Howard spoke extensively on how CFOs should view upskilling as an ongoing responsibility. While the temptation to treat upskilling as a box-checking exercise, she said it’s pivotal for CFOs to have a hand in developing the makeup of upskill offerings. “There should be a general, shallow kind of training for everyone so people aren’t afraid,” she said. “Then you go deeper with specific groups, like accounting or audit, where you can teach them what it means to use these tools in their daily work.”
That process, Howard added, must give employees room to learn through practice. “If you learn it and you’re not able to practice, it doesn’t mean anything,” she said. “But you also don’t want them to practice on something that is mission-critical.”
Gosline said these smaller, low-risk exercises are what keep critical thinking alive. “You can’t replace what they’ve lost if they’ve abdicated their critical thinking,” she said. “Beneficial friction keeps people sharp.”
Oversight, both agree, should be spread across the organization rather than assigned to a single AI officer. “You need someone whose responsibility it is to think about this systemically,” Gosline said. “But you also need people deployed on teams that have this role. You need distribution throughout the organization.”
“You will always need a human in the loop, because when AI learns from AI, that’s where hallucination and errors are highest.”

-Renée Richardson Gosline
Research scientist and senior lecturer, MIT Sloan
Howard added that CFOs can strengthen that culture by being transparent about where disruption will happen. “Sometimes companies have an incubator or sandbox in the CTO office,” she said. “The CFO can plan for those investments years out and tell investors that this function or process will be disrupted. It allows everyone to understand that margins will shift and that the change is planned.”
Mixing curiosity with clarity
AI may change how finance operates, but Gosline reiterated that leadership still depends on communication. She said in her opinion, the best speakers and executives are those who can translate complex ideas for people outside their specialty. “My family doesn’t come from academics,” she said. “It’s always been important to me to convey what I’ve learned to people outside that world. It’s gotten me to synthesize complicated stuff in a way that allows me to talk to anybody about it.”
Howard encourages CFOs to seek out similar opportunities. “Go talk to students,” she said, instructing finance leaders who want to tweak their communication skills to seek speaking opportunities with finance students at their local colleges. “They’ll ask tough questions and give you honest feedback. because they’re not your customers or your clients.

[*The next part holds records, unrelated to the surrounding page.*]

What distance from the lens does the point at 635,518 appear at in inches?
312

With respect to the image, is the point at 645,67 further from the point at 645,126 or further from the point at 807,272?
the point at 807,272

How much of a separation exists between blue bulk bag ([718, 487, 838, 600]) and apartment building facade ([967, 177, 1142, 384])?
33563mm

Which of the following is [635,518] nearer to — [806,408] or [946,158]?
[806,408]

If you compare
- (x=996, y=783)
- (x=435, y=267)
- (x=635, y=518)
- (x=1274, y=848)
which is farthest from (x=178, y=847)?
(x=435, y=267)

So, if you can ask them how you did, they’ll tell you,” she said.
Gosline stressed the value of the ability to simplify language among CFOs. “People want to sound smart,” she said. “But in their zeal to show expertise, they may leave people behind because they’re talking to themselves. When you’re public speaking [at your organizations], remember you’re still speaking to the public.”
That same clarity applies in the boardroom. Howard said CFOs should frame their presentations around portraying clarity in their message. “When you’re presenting numbers, talk about the potential downsides and the upsides,” she said. “What does it mean if you get it right, and what does it mean if you get it wrong?”

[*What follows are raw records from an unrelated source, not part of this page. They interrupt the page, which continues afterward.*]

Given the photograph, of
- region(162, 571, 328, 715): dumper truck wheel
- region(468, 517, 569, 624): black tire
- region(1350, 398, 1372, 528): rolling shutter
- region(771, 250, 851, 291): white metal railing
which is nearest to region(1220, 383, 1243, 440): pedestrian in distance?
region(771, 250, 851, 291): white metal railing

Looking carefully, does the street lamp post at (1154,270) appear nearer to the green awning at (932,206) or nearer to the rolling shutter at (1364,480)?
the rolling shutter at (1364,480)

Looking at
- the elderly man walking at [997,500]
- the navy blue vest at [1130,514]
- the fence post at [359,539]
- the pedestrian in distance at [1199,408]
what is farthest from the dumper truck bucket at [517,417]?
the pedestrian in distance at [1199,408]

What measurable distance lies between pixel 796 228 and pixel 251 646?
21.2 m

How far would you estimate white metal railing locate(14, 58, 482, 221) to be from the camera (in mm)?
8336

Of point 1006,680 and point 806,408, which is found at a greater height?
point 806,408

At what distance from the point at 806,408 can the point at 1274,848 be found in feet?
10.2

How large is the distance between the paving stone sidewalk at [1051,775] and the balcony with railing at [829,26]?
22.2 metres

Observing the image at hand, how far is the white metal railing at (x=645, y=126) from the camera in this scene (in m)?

Both see AI as a tool that magnifies the need for CFOs to strengthen their communication skills and elevate human ability, rather than replace them. “You will always need a human in the loop,” Gosline said. “Because when AI learns from AI, that’s where hallucination and errors are highest.” And, Howard said the same rule applies to leadership. “AI can help you,” she said. “But you still have to be intentional about the people and the process. That’s how you make sure it’s worth the investment.”
For CFOs steering their companies through AI transformation, both researchers agree on one central idea: Progress comes from balance. Technology may power the future of finance, but people will always define its success.